MANILA, Philippines - Two Filipino teachers who introduced a revolutionary way of teaching science and non-science subjects in Bohol are among 7 individuals from Bangladesh, China, Japan and Philippines who will receive the 2010 Ramon Magsaysay Award, Asia's equivalent of the Nobel Prize.
An announcement from the Ramon Magsaysay Award Foundation website said teachers Christopher Bernido and Ma. Victoria Carpio-Bernido are being recognized for "their purposeful commitment to both science and nation, ensuring innovative, low-cost, and effective basic education even under Philippine conditions of great scarcity and daunting poverty."
Other awardees are Tadatoshi Akiba of Hiroshima, Japan who led a campaign for nuclear disarmament; environmentalists Huo Daishan, Pan Yue and Fu Qiping from China; and AHM Noman Khan from Bangladesh.
The RMAF said the Bernido couple earned their doctorate degrees in physics from the State University of New York before heading the National Institute of Physics at the University of the Philippines in the 1980s.
In 1999, the two took over the management of Central Visayan Institute Foundation (CVIF) in Jagna, Bohol as the school's president and principal upon the request of Christopher's mother.
In 2002, the couple introduced a revolutionary way of teaching science and non-science subjects called CVIF Dynamic Learning Program (DLP), which limits teacher participation by devoting 70% of class time to student-driven activities built around clear learning targets, aided by well-designed learning plans and performance-tracking tools.
"In designing DLP, the Bernidos wanted to show that poverty need not be an excuse to compromise on teaching and learning excellence.
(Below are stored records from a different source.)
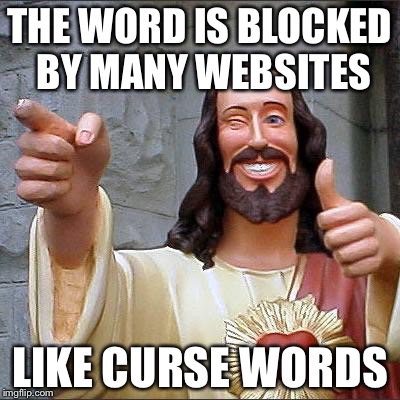 Jesus | THE WORD IS BLOCKED BY MANY WEBSITES LIKE CURSE WORDS | image tagged in jesus | made w/ Imgflip meme maker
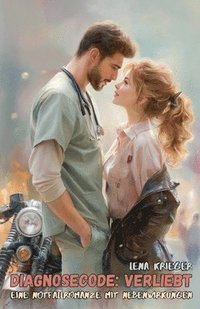 bokomslag Diagnosecode: Verliebt. Eine Notfallromanze mit Nebenwirkungen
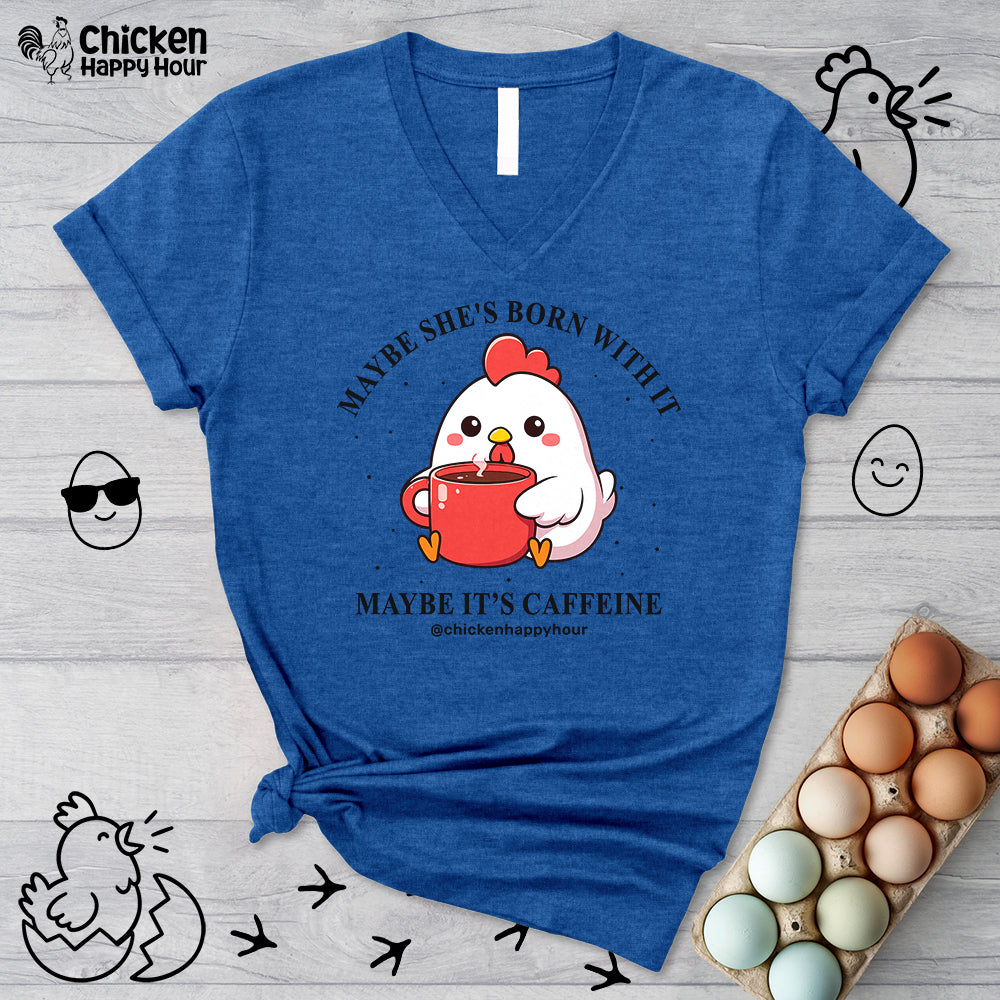 Maybe It's Caffeine V-Neck Tee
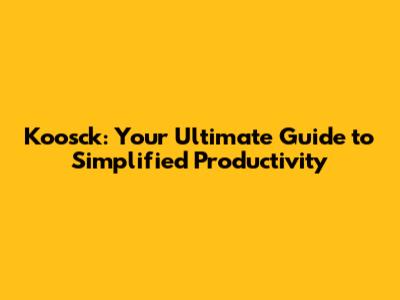 Koosck: Your Ultimate Guide to Simplified Productivity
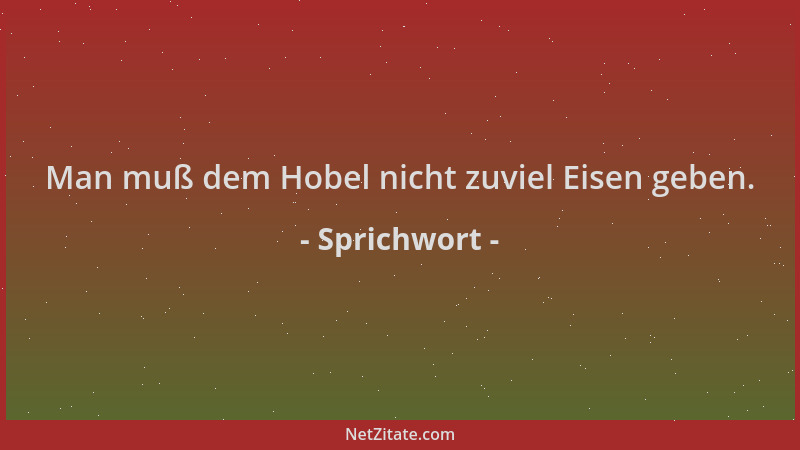 Sprichwort - Man muß dem Hobel nicht zuviel Eisen geben....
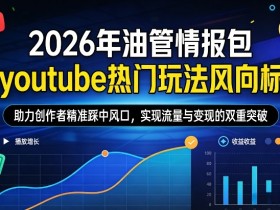 2026年油管情报包，youtube热门玩法风向标，助力创作者精准踩中风口，实现流量与变现的双重突破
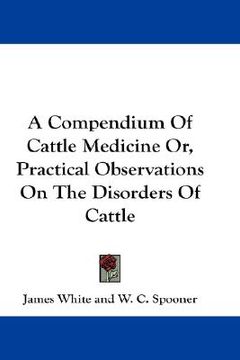 portada a compendium of cattle medicine or, practical observations on the disorders of cattle (en Inglés)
The results proved them right. In the years that followed, CVIF students showed radical improvement in their performance on national scholastic aptitude and university admissions tests," the foundation said.
It said the school's accomplishments attracted national attention, and educators from over 300 schools visited CVIF to learn about its program.
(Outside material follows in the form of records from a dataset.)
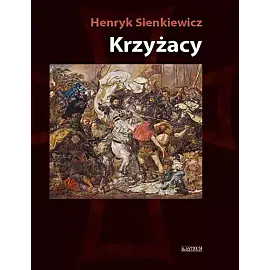 Krzyżacy. Tom 1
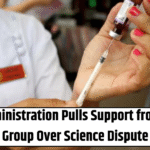 Biden Administration Pulls Support from Vaccine Group Over Science Dispute
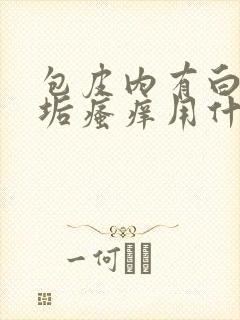 包皮内有白色污垢瘙痒用什么药膏呢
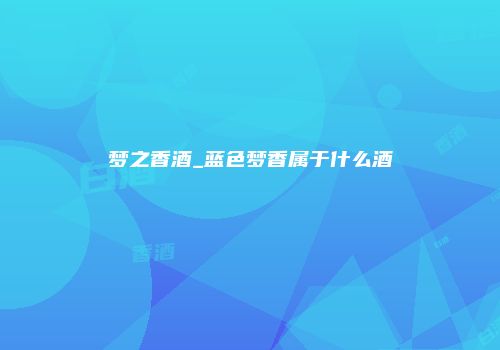 梦之香酒_蓝色梦香属于什么酒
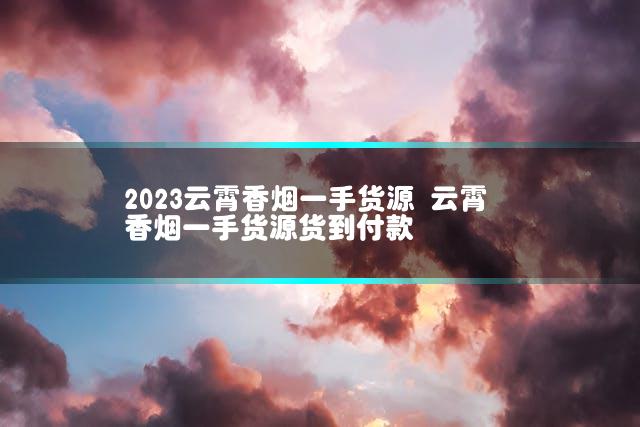2023云霄香烟一手货源 云霄香烟一手货源货到付款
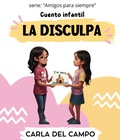 Cover: La disculpa (Amigos para siempre, #3) - Carla Del Campo
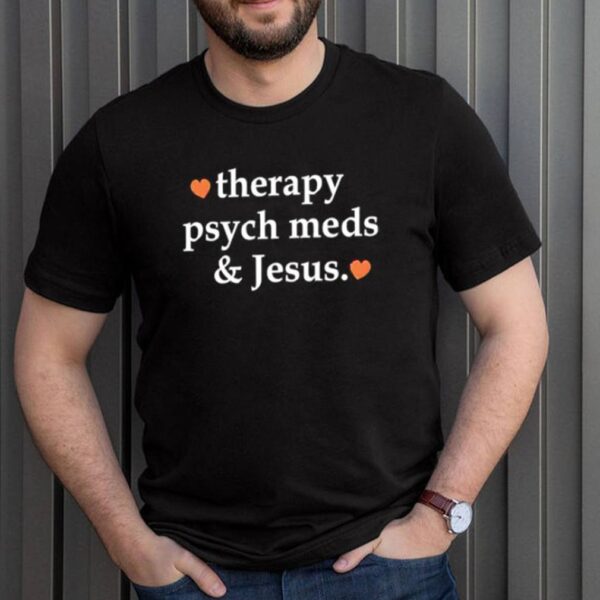 Therapy psych meds and Jesus hoodie, sweater, longsleeve, shirt v-neck, t-shirt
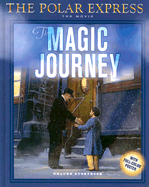 The Magic Journey - Van Allsburg, Chris, and Doyle Partners (Designer), and West, Tracey (Adapted by)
In 2006, the Bernidos designed the "Learning Physics as One Nation" project, to address the problem of severe shortage of qualified physics teachers. Launched by the Fund for Assistance to Private Education in 2008, it is now implemented in over 200 private high schools, on top of the large number of other schools that have independently adopted the DLP model.
The program includes a portfolio of learning activities to be individually accomplished by the students, and closely-associated weekly video-based lectures featuring National Expert Teachers. Real-time teacher-expert and student-expert interaction happens through text-messaging and electronic mail.
RMAF President Carmencita Abella said the 7 Ramon Magsaysay awardees are deeply engaged in reinventing the future for a better Asia, tapping into and strengthening the power of community. The awardees will each receive a certificate, a medallion bearing the likeness of the late President, and a cash prize.
Established in 1957, the Ramon Magsaysay Award is Asia's highest honor and is widely regarded as the region's equivalent of the Nobel Prize. It celebrates the memory and leadership example of the third Philippine President, and is given every year to individuals or organizations in Asia who manifest the same sense of selfless service that ruled the life of the late and beloved Filipino leader.